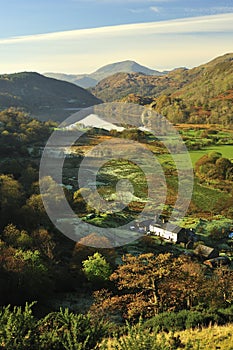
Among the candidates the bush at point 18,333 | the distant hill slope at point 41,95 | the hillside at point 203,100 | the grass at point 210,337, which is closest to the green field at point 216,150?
the hillside at point 203,100

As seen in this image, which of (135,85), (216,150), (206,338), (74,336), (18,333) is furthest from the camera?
(135,85)

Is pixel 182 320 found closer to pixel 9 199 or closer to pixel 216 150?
pixel 9 199

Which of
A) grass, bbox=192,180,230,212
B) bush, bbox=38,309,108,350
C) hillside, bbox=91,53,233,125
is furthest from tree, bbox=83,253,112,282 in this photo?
hillside, bbox=91,53,233,125

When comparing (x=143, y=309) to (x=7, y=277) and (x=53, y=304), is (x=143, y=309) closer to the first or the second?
(x=53, y=304)

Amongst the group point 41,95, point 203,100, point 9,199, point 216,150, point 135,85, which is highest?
point 135,85

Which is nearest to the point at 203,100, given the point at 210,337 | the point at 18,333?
the point at 210,337

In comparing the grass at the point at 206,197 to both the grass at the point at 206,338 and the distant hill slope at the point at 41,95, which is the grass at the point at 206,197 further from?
the distant hill slope at the point at 41,95

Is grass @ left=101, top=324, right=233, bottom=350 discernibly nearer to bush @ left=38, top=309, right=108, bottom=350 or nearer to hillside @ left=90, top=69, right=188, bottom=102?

※ ※ ※

Given instruction >> Copy the listing above word for word, leaving out the pictures.

Output of the exercise >>
Among the candidates the bush at point 18,333 | the distant hill slope at point 41,95 | the hillside at point 203,100 | the grass at point 210,337, which is closest to the green field at point 216,150?
the hillside at point 203,100

As seen in this image, which of (135,85), (216,150), (206,338), (74,336), (18,333) is furthest from the camera?
(135,85)

Is pixel 182 320 found closer to pixel 9 199 or closer to pixel 216 150?
pixel 9 199

Which of
A) grass, bbox=192,180,230,212
B) bush, bbox=38,309,108,350
C) hillside, bbox=91,53,233,125
is furthest from tree, bbox=83,253,112,282 in this photo?
hillside, bbox=91,53,233,125

When comparing (x=143, y=309) to (x=7, y=277) and (x=53, y=304), is (x=143, y=309) closer to the first or the second?
(x=53, y=304)

Amongst the group point 41,95, point 203,100, point 9,199, point 216,150, point 135,85, which is highest?
point 135,85

Which is nearest to the point at 203,100, given the point at 210,337 | the point at 18,333?
the point at 210,337

In comparing the grass at the point at 206,197 to both the grass at the point at 206,338 and the distant hill slope at the point at 41,95, which is the grass at the point at 206,197 further from?
the distant hill slope at the point at 41,95

Is grass @ left=101, top=324, right=233, bottom=350 discernibly nearer to bush @ left=38, top=309, right=108, bottom=350 or nearer to hillside @ left=90, top=69, right=188, bottom=102?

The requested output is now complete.